Do not panic.  The server had majors problems. Patience please.


----------



## geve

Thanks for the update, Jana. It does feel a bit scary when you don't know if it's happening only to you and you can't share it with anyone else. 

BTW - for those who might have similar problems with PMs: they do get to their recipients even if you can't see them. Sorry for the harassment everyone.


----------



## Trisia

geve said:
			
		

> BTW - for those who might have similar problems with PMs: they do get to their recipients even if you can't see them. Sorry for the harassment everyone.
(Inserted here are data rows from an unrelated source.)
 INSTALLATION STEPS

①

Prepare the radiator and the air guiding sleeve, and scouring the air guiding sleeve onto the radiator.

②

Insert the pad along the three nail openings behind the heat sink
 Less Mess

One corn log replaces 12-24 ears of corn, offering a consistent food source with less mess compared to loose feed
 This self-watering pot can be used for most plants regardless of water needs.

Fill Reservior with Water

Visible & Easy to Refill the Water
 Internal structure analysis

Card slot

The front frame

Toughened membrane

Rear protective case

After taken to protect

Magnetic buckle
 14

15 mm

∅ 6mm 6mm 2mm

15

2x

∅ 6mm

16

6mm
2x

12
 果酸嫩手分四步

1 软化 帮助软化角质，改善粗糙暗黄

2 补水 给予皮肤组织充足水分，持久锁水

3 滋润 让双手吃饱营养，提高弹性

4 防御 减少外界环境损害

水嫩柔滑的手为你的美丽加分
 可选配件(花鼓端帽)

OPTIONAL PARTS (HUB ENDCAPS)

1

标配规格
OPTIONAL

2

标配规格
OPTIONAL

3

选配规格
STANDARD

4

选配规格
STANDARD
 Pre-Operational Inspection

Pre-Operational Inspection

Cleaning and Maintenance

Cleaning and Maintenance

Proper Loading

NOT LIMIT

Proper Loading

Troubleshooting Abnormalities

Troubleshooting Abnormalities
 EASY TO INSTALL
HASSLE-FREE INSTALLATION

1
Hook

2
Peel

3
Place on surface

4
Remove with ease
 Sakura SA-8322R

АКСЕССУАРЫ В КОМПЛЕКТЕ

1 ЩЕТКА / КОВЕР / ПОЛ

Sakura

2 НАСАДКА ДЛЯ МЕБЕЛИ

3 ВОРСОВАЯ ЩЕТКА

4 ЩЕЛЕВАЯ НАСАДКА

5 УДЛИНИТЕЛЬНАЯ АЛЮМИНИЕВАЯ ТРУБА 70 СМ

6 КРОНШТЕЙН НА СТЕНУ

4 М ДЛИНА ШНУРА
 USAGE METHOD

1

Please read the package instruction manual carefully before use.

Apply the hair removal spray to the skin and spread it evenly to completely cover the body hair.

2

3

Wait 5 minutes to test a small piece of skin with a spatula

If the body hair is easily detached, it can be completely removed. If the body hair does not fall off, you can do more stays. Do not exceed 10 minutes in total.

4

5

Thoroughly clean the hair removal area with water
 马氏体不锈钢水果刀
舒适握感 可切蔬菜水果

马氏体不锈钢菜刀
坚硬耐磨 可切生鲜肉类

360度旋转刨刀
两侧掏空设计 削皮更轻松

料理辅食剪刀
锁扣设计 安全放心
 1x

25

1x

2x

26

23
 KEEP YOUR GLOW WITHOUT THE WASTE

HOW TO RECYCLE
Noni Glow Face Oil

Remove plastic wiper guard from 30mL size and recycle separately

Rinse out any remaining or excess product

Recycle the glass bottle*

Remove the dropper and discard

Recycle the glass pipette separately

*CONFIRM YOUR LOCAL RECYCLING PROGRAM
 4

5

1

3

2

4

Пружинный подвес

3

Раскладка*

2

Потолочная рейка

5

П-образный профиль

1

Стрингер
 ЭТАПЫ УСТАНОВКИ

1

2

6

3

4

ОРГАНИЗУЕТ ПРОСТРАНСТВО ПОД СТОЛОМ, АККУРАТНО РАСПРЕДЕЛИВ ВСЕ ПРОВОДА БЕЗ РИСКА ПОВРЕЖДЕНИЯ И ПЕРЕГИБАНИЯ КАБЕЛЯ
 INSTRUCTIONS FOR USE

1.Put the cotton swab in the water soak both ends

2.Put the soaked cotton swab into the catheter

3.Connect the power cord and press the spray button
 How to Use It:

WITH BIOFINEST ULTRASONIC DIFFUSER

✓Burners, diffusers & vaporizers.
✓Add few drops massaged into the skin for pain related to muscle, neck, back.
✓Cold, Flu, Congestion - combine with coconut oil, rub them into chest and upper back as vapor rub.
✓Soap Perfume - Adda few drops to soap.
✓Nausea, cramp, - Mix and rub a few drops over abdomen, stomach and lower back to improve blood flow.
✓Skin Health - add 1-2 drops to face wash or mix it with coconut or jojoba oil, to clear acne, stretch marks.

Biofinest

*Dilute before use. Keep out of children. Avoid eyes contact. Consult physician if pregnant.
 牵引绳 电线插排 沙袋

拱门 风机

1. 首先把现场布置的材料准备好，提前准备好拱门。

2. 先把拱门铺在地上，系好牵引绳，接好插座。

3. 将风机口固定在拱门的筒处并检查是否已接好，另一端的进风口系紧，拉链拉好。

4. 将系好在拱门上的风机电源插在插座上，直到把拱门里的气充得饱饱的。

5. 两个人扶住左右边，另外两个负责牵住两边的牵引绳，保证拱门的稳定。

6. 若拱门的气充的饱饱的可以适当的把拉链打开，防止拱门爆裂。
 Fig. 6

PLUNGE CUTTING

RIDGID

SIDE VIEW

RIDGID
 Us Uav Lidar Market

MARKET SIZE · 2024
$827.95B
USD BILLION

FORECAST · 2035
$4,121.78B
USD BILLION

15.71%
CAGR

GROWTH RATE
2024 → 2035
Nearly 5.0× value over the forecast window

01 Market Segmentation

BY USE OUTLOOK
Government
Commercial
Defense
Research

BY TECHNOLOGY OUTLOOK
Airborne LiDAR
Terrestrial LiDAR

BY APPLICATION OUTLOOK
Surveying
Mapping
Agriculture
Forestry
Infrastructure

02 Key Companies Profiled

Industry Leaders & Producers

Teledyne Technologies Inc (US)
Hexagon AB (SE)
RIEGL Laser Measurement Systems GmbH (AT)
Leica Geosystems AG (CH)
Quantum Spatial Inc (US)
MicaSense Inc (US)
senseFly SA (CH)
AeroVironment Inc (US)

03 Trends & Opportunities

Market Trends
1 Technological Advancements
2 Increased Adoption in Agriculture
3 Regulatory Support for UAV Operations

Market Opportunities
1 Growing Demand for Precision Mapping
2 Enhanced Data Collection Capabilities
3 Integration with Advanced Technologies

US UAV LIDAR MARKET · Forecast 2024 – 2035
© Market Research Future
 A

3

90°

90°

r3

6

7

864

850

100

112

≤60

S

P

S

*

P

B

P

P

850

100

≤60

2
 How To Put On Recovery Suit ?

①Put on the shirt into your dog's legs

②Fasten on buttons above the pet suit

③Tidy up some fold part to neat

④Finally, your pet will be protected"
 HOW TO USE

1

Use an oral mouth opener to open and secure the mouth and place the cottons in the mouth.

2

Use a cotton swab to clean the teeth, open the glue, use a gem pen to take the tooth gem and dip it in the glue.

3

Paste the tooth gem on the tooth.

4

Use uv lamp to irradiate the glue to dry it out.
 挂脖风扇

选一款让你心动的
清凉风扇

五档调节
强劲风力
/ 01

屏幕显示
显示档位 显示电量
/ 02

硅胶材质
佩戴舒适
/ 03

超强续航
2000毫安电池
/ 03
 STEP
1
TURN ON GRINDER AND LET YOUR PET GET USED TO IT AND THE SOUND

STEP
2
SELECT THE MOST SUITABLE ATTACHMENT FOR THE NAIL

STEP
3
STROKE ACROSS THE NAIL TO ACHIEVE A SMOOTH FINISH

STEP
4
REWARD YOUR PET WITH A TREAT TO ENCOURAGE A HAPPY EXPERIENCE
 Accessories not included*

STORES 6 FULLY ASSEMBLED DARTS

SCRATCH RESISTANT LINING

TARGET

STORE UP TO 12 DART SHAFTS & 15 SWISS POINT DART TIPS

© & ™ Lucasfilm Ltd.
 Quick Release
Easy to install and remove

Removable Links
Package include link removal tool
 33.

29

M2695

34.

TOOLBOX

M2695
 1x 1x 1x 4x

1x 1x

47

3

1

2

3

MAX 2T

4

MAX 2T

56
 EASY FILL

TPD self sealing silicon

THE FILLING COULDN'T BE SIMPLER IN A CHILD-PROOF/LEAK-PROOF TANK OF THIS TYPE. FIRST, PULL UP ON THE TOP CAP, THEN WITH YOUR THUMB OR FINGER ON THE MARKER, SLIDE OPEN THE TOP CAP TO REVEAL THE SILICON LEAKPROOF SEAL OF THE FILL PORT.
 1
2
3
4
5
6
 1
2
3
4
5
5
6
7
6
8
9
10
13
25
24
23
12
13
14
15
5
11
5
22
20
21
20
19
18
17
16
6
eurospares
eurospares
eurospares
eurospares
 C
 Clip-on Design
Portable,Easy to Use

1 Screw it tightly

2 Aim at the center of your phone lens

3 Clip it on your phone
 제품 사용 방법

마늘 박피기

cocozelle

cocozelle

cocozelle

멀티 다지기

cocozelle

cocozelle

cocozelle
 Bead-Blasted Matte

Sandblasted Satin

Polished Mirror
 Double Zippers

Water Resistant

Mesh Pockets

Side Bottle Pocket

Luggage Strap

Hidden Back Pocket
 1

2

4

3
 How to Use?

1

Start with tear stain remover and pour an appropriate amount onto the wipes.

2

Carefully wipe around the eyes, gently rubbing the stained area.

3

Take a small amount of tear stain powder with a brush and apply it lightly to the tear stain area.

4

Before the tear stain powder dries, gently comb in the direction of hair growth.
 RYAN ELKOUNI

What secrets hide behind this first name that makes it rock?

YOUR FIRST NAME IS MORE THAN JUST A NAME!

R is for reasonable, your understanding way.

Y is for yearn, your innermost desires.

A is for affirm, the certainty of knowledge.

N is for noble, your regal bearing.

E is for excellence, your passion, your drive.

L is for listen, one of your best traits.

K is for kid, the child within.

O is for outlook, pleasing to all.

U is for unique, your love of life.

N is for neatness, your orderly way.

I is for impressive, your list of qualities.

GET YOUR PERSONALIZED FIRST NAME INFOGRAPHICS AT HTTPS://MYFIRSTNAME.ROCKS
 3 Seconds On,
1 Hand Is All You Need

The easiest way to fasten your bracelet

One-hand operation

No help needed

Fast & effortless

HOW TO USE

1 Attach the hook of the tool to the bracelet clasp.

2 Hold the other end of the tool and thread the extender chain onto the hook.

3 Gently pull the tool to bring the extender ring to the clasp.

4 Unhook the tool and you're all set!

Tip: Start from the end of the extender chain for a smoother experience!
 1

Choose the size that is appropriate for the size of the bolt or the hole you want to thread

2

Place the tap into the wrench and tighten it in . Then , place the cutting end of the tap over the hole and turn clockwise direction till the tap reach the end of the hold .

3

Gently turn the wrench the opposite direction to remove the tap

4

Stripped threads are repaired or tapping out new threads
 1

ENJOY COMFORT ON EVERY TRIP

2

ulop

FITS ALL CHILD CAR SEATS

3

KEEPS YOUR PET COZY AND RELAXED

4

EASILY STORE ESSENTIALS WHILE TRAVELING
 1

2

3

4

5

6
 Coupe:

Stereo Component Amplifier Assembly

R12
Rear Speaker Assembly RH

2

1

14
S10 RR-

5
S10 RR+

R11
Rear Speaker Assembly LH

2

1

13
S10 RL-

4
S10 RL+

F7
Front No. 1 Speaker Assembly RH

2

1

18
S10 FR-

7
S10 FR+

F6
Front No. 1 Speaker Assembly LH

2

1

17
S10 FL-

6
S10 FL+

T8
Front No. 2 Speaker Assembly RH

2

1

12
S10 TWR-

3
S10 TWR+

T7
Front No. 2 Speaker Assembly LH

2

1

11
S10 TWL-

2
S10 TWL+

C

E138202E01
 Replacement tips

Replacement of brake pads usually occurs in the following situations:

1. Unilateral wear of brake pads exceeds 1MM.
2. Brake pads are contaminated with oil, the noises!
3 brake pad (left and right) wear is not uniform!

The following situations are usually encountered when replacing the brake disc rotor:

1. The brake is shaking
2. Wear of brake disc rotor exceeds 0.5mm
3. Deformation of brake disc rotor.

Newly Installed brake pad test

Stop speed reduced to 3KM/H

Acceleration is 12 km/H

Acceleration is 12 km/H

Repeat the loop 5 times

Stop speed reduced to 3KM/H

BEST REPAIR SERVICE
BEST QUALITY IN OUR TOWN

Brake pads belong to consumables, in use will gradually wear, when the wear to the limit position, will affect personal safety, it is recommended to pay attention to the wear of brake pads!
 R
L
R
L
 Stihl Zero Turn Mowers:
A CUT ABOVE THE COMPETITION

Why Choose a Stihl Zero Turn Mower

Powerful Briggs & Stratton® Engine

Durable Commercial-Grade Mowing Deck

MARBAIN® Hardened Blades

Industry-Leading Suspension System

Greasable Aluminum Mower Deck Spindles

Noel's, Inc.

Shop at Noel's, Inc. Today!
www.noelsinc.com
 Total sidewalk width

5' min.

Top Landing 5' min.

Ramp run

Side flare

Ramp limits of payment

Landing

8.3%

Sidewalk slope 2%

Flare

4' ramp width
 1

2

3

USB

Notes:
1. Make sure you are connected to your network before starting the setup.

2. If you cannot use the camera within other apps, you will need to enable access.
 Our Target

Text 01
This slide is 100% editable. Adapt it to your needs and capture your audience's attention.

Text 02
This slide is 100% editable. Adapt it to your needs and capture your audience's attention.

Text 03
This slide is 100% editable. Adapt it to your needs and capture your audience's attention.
Oh-oh... Thanks for letting us know. Too late, I'm afraid


----------



## mkellogg

Hi everybody,

I'm still dealing with a few minor issues, but things should be working in general now!

Mike


----------



## heidita

Hi Mike over here in Spain the problem still exists: new posts are not shown, I also have a message read which appears as unread, and a new thread on congrat page doesn't show .

Is it only here?


----------



## Jana337

A lot of tweaking done to save this thread.


----------



## panjandrum

I arrived in C&S to read the thread I expected to find about these problems.
I can see it from the all-forums list, but when I go to the C&S forum list, there's nothing for more than 12 hours before Jana's most recently posted Bug Thread.


----------



## panjandrum

I just checked to see if my post would make the thread reappear.
It didn't.


----------



## panjandrum

WOW - I can keep on posting on this thread and it never appears on the forum list.
There must be something wonderful I could do with this new facility.


----------



## heidita

Please, do tell us, panja, if you find out. Great idea! Where is danielfranco???? He would surely put a _good_ use to it!!! (LOL)


----------



## Jana337

More lost threads? If you have a link to a thread that is not displayed in the forum where it is located, please post the link here.


----------



## rusalka_bg

What happened to my thread "existential disposition"? It just disappeared!


----------



## James Brandon

*Big Brother* is watching you.


----------



## rusalka_bg

James Brandon said:


> *Big Brother* is watching you.



Yeah, i got that feeling too! lol lol


----------



## panjandrum

Here you are:
*Some participles can modify a noun from the top, some can't. Why?*

... also exists.  Thomas T posted an hour ago, but the thread vanished from EO forum display.


----------



## Jana337

http://forum.wordreference.com/showthread.php?t=600362

You cannot find it due to server problems but the link is valid.


----------



## rusalka_bg

Thank you!


----------



## Nunty

Thanks for continuing to work on the server problems. I gather that the slow connection time is part of it.


----------



## heidita

Everything back to normal over here. I even found my Ivy thread. Nice!


----------



## SaritaSarang

Everything is up and working again here on my end, thank god! I was
going crazy not being able to see any new posts or even log in! This 
site is like the most important one on my computer.  whew!


----------



## TimLA

Mike,
I'll mention this only to let you know that there were a different set of problems for me.

When the general server problems started yesterday with the rest of the foreros above, I noted that when I hit the forums (not the dictionary), my browser (IE 7) would reset itself over and over again reloading the same page until I hit a different URL or the "Stop" button. After a "stop" I could click a link and it would link, but then reload the linked page over and over. All of the pages may have been cached.

This happed a month or so ago, but for a shorter period of time.

If it happens again, I'll try logging out and then back in again.


----------



## KaRiNe_Fr

Hello there,

It's not really a bug, but since a couple of days subscription to a thread lasts about 30 seconds here... (others functions are OK though).
Just to let you know.


----------